Do uzyskania przez Żydów dominującej pozycji w obrocie finansowym przyczyniła się również diaspora. Jeden Żyd mieszkał, dajmy na to, w Rawennie, inny – w Konstantynopolu, a jeszcze inny – w Akwizgranie. Ponieważ po upadku Zachodniego Cesarstwa Rzymskiego w roku 476, poziom bezpieczeństwa zmalał niemal do zera, przesyłanie pieniędzy, zwłaszcza na większe odległości, stało się bardzo ryzykowne. Zamiast tedy przewozić złoto lub srebro, Żyd, dajmy na to, z Paryża, pisał list do Żyda z Genui, żeby temu to a temu wypłacił ileś tam dukatów – a oni się potem między sobą rozliczali. Toteż weksel czy czek są wynalazkami żydowskimi. Jak widzimy, jeśli nawet by uznać, że po Teodozjuszu Wielkim nastał suw: “Lwów dla chrześcijan!”, to nie da się ukryć, że z punktu widzenia Żydów ta sytuacja, oprócz plusów ujemnych, miała też wiele plusów dodatnich – jak powiedziałby Kukuniek.

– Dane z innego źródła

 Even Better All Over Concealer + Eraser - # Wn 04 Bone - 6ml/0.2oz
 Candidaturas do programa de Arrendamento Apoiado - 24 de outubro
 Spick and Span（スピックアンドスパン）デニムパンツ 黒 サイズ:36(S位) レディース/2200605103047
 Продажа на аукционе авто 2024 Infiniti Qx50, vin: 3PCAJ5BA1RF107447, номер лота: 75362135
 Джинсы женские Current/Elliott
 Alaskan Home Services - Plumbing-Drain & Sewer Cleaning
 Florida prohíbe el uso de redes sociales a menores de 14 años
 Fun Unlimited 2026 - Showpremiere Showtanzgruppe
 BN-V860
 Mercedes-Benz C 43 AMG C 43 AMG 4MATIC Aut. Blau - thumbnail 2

No a w jakiej fazie znajdujemy sie obecnie? W odróżnieniu od roku 1968, kiedy to przywódcy młodzieżowej rewolty, będącej pilotażowym programem nowej strategii rewolucji komunistycznej, w której Żydzi zawsze byli w awangardzie, rzucili hasło: “zabrania się zabraniać!” – teraz najwyraźniej wchodzimy w etap surowości, w którym z roku na rok wydłuża się lista tematów i spraw, o których nie wolno mówić głośno, a najlepiej – wcale. Na tej właśnie fali, niezawisły sąd we Wrocławiu, który z jakichś zagadkowych powodów “powinność swej służby zrozumiał”, z oskarżenia żydowskiej loży “Synów Przymierza” , skazał pana Jacka Międlara na karę ograniczenia wolności za cytowanie Talmudu, użycie sformułowania: “Polska banderowska” oraz przekazanie informacji, że pani reprezentująca amerykański Komitet Żydowski ukradła na lotnisku kosmetyki na ponad 1500 złotych.

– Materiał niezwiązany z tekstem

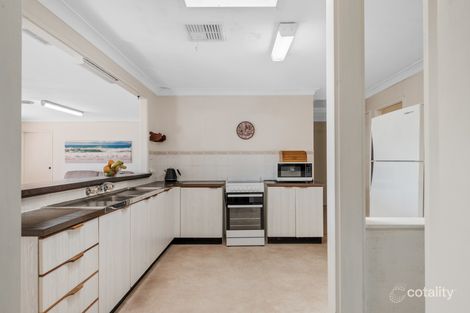 Property photo of 16 Lockyer Avenue Werrington County NSW 2747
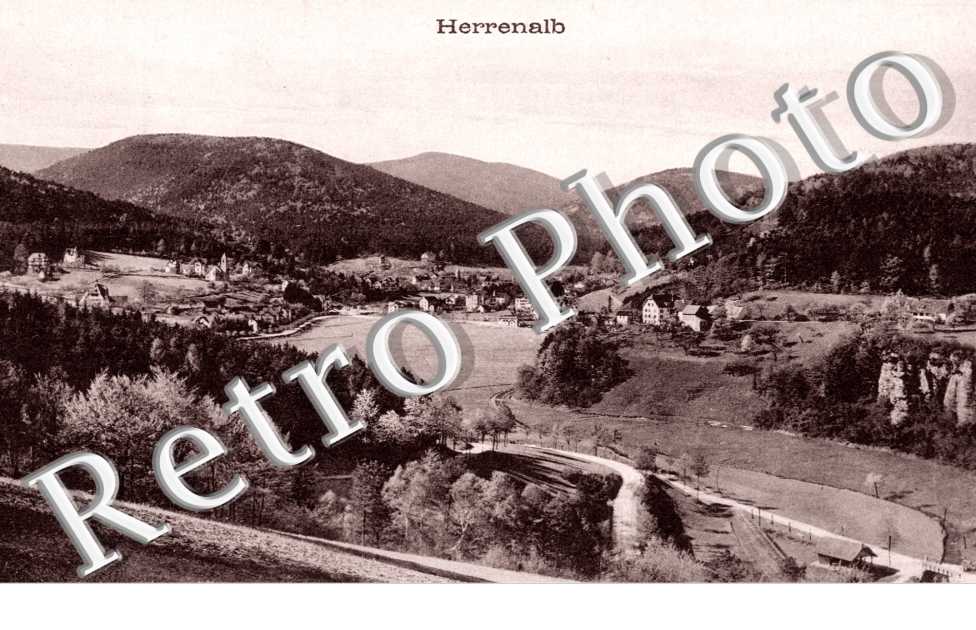 Vue Panoramique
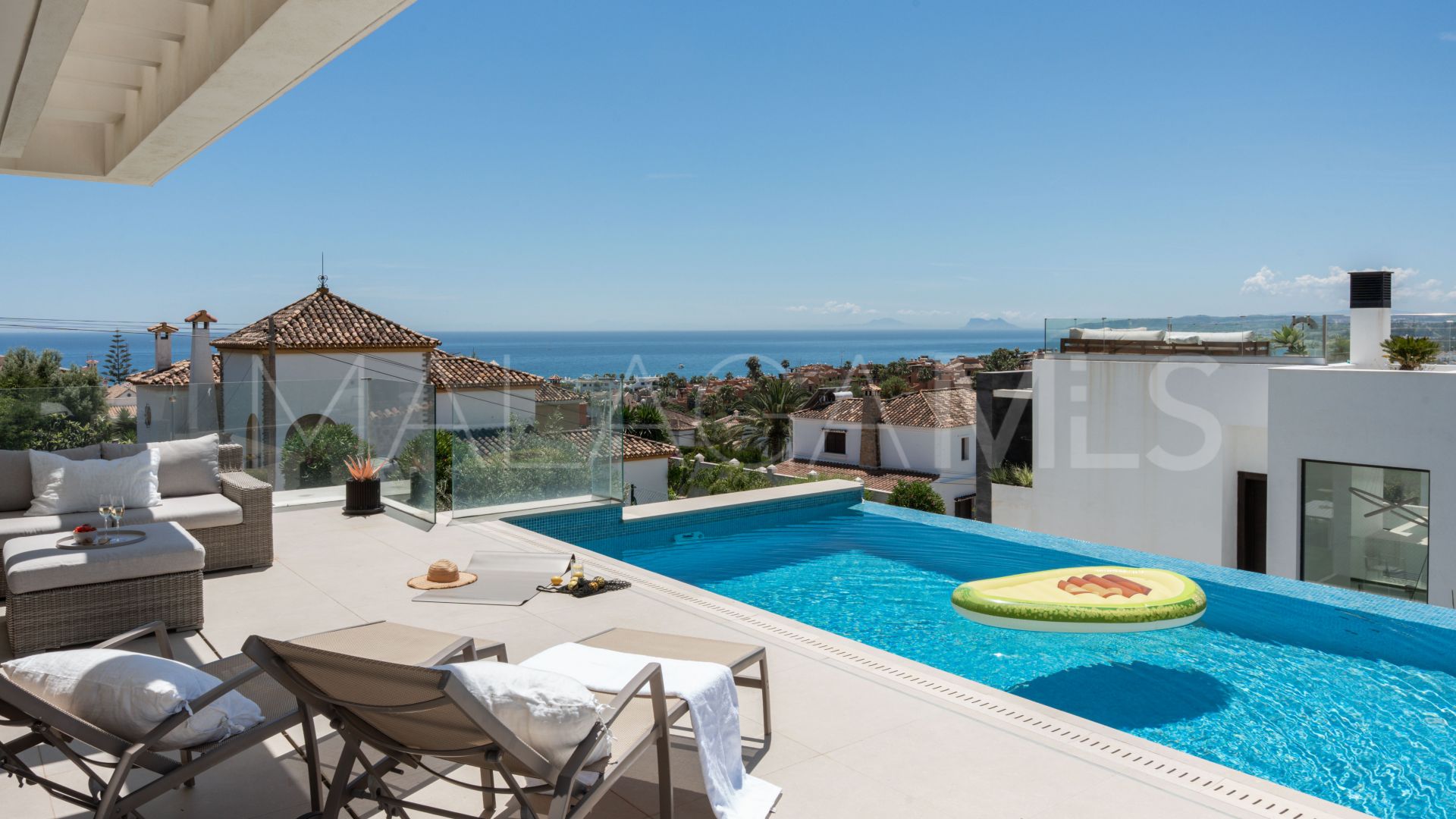 Estepona, casa for sale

Zwraca uwagę okoliczność, że – o ile mi wiadomo – niezawisły sąd we Wrocławiu nie stwierdził, by cytaty z Talmudu były fałszywe, przeszedł do porządku nad okolicznością, że “Polska banderowska” jest skrótową i bardzo trafną charakterystyką polityki rządu “dobrej zmiany” – co pokazała reakcja MSZ w Warszawie na “banderowską” deklarację ukraińskiego ambasadora w Berlinie, pana Melnyka, ani też nie podważył prawdziwości informacji o złodziejce kosmetyków.

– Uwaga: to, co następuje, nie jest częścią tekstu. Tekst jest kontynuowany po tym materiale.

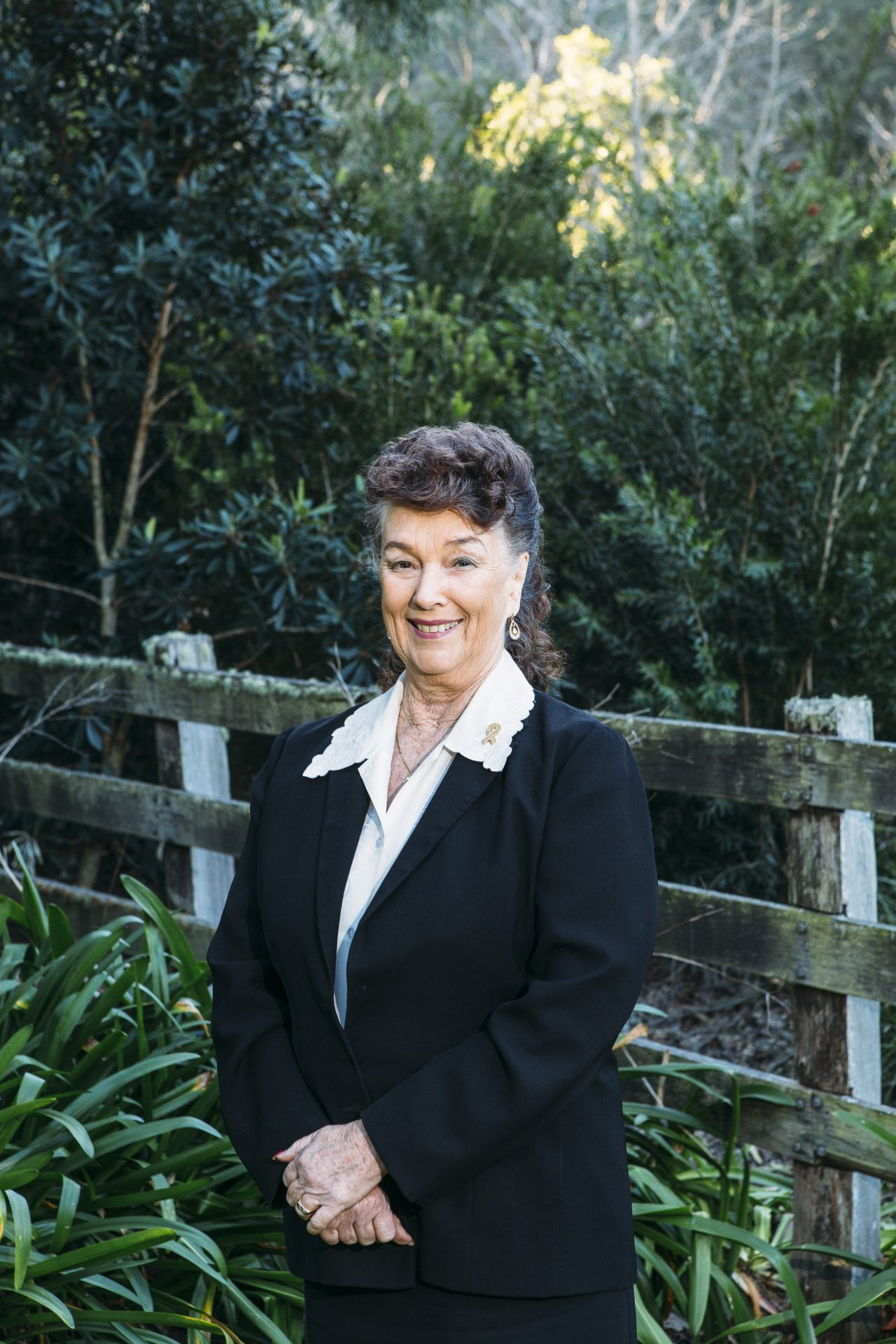 Jan Bailey Property Business Development Manager Elders Real Estate Berry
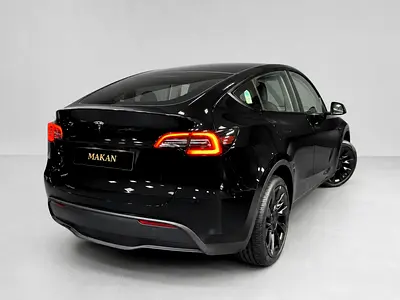 2024 Tesla MODEL Y — фото 6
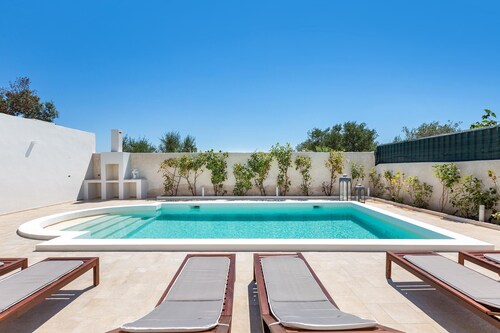 Villa San Teodoro by Perle di Puglia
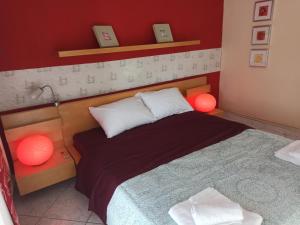 Διαμέρισμα 110 Μ στον Λαγκαδά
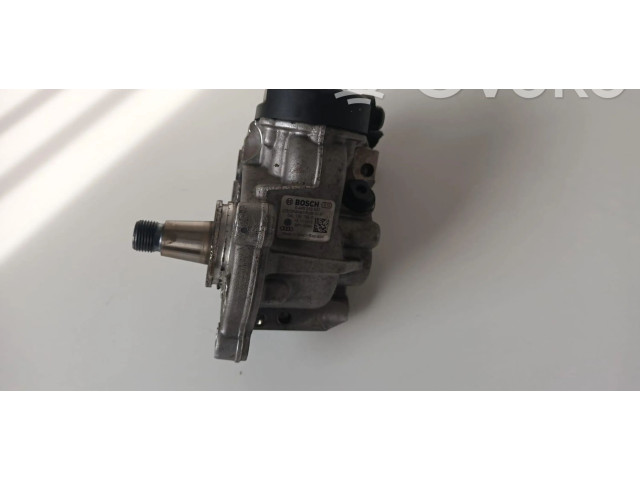 Vstřikovací čerpadlo 0445010537, 0445010537 Audi A6 S6 C7 4G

W tej sytuacji wyrok wrocławskiego sądu jest oczywistym złamaniem konstytucyjnej wolności słowa, a okoliczność, że pana Międlara oskarżali Żydzi z loży B`nai B`rith, czyli “Synów Przymierza” tylko pogarsza sprawę, bo dowodzi, że Polska wchodzi w mroczny i niebezpieczny suw dziejowy: “chrześcijanie dla lwów!”
Warto tedy przypomnieć że – zgodnie z teorią Antoniego Słonimskiego – następnym suwem powinien być: “Lwów (i Wrocław chyba też) dla chrześcijan!”, co może nadejść dość szybko, jeśli Żydzi będą tak dalej dokazywać.